EXERCISE OBJECTIVE: Copy out exactly the lines from the line containing "From framed kitchen" to the end of the listing.

EXTRACTED MATERIAL:
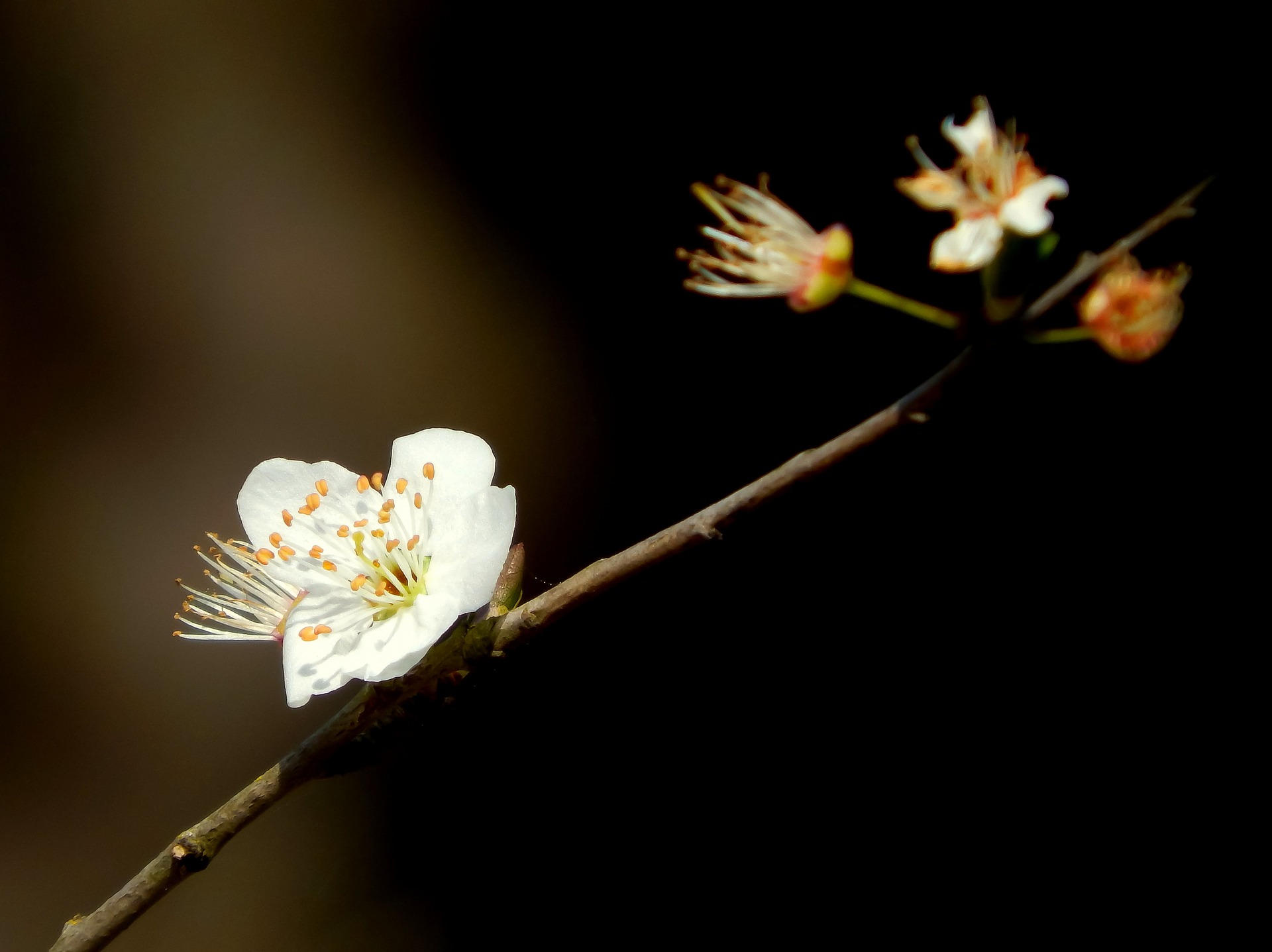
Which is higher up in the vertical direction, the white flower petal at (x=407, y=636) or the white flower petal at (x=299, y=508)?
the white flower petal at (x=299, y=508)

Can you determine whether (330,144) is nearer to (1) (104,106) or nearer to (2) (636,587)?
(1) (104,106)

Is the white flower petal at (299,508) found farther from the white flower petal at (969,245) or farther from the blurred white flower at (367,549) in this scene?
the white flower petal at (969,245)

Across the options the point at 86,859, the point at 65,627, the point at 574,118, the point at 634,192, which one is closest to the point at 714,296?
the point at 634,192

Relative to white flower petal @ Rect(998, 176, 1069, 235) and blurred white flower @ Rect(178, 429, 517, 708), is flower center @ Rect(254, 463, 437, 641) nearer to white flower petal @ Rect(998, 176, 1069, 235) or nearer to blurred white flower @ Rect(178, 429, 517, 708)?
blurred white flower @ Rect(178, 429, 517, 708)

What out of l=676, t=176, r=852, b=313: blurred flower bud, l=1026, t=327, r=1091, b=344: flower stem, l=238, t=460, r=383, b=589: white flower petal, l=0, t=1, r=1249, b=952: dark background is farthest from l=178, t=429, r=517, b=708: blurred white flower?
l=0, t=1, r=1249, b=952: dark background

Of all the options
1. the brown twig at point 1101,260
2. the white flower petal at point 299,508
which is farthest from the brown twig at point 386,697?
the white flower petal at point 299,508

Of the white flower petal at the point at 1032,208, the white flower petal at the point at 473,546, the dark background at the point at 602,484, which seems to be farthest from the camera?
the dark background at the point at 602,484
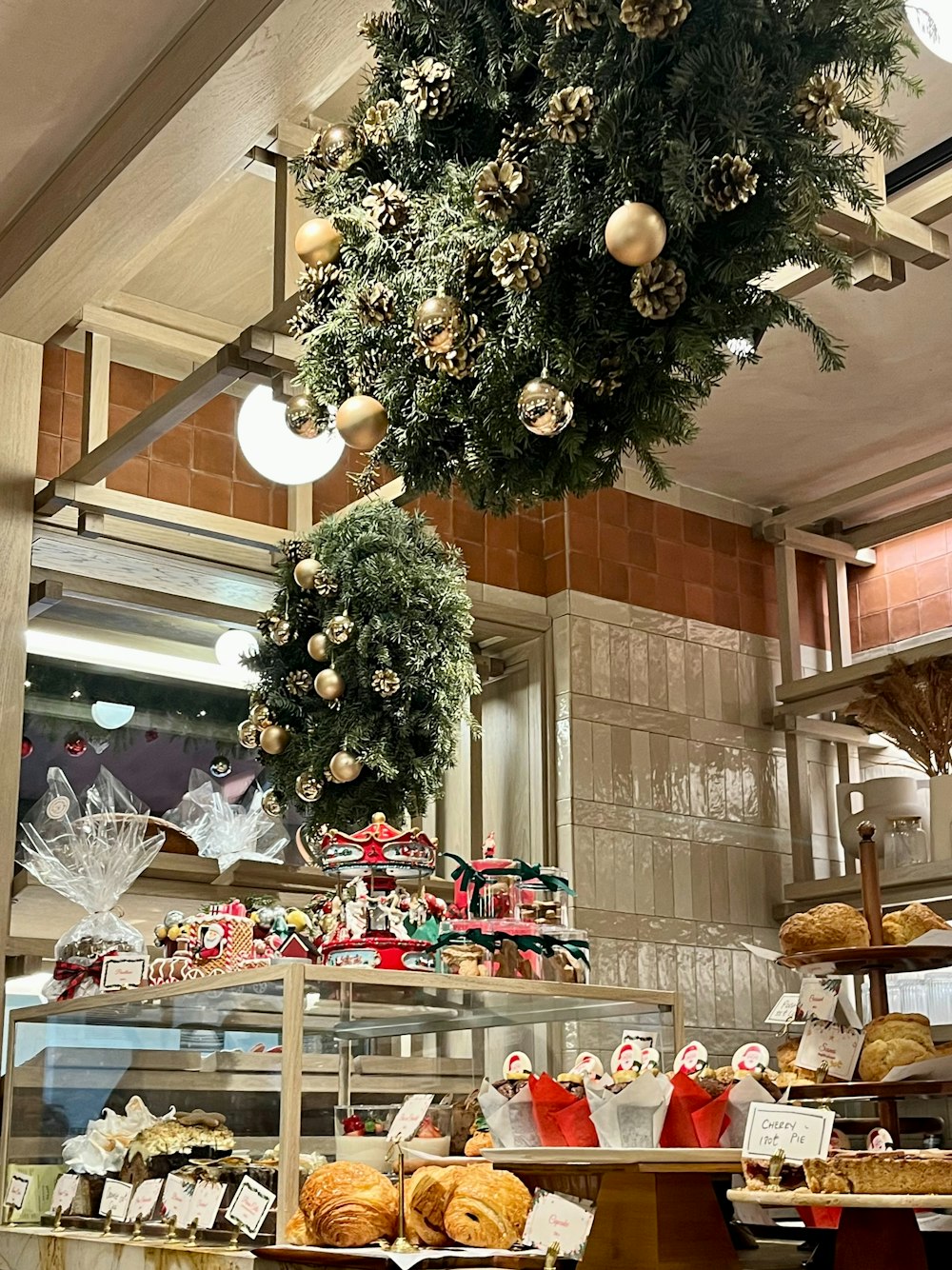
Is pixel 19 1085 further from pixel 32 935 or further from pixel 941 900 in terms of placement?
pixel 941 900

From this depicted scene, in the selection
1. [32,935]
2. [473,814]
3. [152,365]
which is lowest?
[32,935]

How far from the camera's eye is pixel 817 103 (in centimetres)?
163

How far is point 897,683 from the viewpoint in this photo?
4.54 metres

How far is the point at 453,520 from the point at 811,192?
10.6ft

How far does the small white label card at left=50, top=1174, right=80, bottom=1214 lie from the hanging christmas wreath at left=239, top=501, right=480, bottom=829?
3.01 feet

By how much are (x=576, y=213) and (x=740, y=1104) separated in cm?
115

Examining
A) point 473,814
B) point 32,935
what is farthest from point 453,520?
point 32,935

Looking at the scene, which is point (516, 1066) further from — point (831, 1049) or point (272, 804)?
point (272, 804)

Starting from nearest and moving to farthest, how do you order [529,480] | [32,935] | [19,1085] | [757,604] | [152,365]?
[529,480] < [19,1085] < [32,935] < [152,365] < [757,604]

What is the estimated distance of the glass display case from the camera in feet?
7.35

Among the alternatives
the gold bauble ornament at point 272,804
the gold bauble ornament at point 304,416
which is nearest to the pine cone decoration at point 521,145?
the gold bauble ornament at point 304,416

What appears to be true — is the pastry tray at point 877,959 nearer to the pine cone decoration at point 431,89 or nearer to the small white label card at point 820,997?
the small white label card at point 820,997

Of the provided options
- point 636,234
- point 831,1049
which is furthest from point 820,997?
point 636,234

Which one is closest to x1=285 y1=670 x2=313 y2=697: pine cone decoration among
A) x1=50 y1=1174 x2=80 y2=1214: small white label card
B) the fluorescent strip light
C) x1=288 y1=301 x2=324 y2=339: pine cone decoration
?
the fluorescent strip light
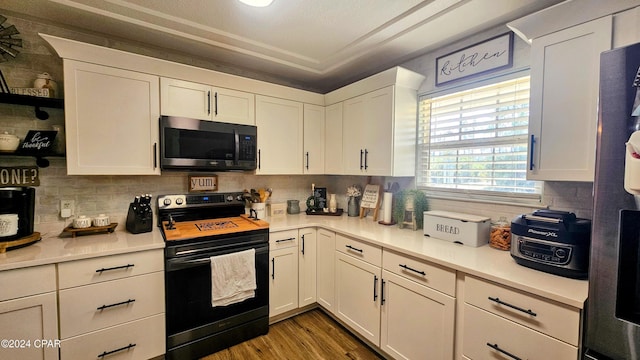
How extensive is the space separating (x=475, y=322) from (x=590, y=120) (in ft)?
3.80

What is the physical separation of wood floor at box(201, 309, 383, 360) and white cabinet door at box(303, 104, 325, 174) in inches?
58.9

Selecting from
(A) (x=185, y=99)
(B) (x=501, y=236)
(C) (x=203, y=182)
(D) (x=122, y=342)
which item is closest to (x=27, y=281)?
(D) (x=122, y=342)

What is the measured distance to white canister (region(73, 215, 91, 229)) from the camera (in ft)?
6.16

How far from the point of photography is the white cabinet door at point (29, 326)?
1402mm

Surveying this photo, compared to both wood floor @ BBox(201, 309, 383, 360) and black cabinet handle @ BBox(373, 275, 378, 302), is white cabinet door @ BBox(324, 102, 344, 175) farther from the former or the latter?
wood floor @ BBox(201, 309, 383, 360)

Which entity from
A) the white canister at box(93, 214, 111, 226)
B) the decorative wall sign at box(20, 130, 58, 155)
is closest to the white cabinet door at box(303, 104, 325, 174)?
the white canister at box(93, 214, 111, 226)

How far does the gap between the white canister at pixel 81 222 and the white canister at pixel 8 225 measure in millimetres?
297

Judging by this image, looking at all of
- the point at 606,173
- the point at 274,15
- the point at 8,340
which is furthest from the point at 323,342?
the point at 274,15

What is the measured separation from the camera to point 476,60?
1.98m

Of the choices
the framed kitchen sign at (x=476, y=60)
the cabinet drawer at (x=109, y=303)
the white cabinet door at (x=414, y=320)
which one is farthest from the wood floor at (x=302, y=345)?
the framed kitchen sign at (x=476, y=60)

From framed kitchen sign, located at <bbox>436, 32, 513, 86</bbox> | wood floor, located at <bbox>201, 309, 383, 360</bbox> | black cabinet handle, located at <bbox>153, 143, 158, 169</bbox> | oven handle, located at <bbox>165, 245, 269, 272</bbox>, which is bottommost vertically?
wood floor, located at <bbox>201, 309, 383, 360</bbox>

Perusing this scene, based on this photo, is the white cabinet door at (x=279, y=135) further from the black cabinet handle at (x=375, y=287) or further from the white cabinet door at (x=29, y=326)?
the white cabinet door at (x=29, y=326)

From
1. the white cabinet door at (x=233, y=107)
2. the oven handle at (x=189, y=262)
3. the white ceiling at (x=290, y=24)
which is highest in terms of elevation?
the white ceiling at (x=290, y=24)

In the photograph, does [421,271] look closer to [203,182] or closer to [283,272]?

THE REPLY:
From framed kitchen sign, located at <bbox>436, 32, 513, 86</bbox> | wood floor, located at <bbox>201, 309, 383, 360</bbox> | black cabinet handle, located at <bbox>153, 143, 158, 169</bbox> | oven handle, located at <bbox>165, 245, 269, 272</bbox>, which is bottommost vertically?
wood floor, located at <bbox>201, 309, 383, 360</bbox>

Perusing this scene, based on this photo, is the white cabinet door at (x=279, y=135) further from the black cabinet handle at (x=375, y=287) or further from the white cabinet door at (x=29, y=326)?
the white cabinet door at (x=29, y=326)

From
1. the white cabinet door at (x=233, y=107)
2. the oven handle at (x=189, y=262)
3. the white ceiling at (x=290, y=24)
which is highest in terms of elevation?
the white ceiling at (x=290, y=24)

In the photograph, does [421,271] look closer to [203,182] or closer to [283,272]?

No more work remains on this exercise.